Gold rush facts for kids
A gold rush is when a lot of miners go to a mining place full of gold. Well-known examples are the California Gold Rush of 1849, Klondike Gold Rush in the 1890s, and the Australian gold rush which began in 1851.
While gold mining itself didn't make much money for most diggers and mine owners, some people made large fortunes.
Gold rushes helped spur a huge immigration that often led to permanent settlement of new regions. Activities propelled by gold rushes define significant aspects of the culture of the Australian and North American frontiers. At a time when the world's money supply was based on gold, the newly mined gold provided economic stimulus far beyond the gold fields.
The Gold Rush was a topic that inspired many TV shows and book considering it was a very important topic at the time. During the time, many books were published including Call of the Wild, which had much success during the period.
Life cycle of a gold rush
A rush begins with the discovery of placer gold made by an individual.

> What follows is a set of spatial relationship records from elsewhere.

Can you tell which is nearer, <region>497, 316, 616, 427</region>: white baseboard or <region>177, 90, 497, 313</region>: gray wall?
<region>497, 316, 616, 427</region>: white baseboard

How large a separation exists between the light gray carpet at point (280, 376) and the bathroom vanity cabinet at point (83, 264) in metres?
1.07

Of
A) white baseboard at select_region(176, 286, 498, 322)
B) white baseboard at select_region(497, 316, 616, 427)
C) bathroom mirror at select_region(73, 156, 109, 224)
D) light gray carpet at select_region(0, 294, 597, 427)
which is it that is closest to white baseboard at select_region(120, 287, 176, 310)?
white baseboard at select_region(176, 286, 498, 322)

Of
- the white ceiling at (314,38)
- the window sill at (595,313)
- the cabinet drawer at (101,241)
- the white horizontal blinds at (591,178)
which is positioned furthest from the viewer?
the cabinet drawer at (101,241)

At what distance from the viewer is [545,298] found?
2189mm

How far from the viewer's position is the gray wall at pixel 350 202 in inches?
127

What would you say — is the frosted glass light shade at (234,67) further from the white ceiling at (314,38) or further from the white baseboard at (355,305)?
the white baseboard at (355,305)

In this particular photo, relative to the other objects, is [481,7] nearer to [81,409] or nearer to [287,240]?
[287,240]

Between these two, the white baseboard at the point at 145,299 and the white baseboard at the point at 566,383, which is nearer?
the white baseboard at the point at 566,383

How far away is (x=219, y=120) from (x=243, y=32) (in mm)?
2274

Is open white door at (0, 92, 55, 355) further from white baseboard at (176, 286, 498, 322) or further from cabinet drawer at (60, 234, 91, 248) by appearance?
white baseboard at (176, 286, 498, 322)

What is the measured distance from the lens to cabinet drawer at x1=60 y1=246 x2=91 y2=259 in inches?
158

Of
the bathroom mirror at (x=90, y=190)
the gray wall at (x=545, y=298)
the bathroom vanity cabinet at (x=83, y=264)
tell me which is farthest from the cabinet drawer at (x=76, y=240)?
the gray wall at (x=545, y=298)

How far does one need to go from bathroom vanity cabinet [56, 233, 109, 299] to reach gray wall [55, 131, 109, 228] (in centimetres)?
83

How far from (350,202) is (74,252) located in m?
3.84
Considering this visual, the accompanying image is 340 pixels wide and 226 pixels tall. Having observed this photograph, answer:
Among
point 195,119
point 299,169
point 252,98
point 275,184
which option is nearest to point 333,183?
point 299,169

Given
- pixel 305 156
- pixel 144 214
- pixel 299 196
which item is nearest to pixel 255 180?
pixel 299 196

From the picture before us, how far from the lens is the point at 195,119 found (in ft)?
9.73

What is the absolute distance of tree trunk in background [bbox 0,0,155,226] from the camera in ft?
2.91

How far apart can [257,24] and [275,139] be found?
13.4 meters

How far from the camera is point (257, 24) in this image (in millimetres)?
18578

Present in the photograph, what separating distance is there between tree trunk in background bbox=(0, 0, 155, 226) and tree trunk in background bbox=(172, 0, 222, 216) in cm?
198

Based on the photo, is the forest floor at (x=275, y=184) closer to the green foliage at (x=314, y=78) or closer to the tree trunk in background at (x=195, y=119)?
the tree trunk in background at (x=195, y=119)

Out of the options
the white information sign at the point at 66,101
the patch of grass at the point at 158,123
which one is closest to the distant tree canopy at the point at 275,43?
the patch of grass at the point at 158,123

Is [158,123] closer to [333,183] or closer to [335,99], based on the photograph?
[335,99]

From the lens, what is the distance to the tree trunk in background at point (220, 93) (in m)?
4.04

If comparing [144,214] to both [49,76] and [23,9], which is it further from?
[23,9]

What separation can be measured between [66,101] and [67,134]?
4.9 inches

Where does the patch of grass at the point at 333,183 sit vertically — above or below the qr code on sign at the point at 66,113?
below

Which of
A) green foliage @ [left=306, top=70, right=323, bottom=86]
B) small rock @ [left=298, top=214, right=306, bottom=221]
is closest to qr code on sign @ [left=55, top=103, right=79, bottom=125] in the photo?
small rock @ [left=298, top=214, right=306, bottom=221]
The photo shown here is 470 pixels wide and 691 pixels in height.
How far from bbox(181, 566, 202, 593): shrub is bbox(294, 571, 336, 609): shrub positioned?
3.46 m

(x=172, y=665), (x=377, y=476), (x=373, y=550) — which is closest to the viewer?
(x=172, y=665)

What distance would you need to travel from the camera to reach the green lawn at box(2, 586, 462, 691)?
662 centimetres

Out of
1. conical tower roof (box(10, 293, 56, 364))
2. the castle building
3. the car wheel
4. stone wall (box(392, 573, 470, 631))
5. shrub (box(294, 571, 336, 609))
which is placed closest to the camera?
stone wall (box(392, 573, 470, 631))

At first the gold may be washed from the sand and gravel by individual miners with little training, using a gold pan or similar simple instrument. Once it is clear that the volume of gold-bearing sediment is larger than a few cubic metres, the placer miners will build rockers or sluice boxes, with which a small group can wash gold from the sediment many times faster than using gold pans.
After the sluice-box stage, placer mining may become increasingly large scale, requiring larger organisations and higher capital expenditures. Small claims owned and mined by individuals may need to be merged into larger tracts. Difficult-to-reach placer deposits may be mined by tunnels. Water may be diverted by dams and canals to placer mine active river beds or to deliver water needed to wash dry placers. The more advanced techniques of ground sluicing, hydraulic mining and dredging may be used.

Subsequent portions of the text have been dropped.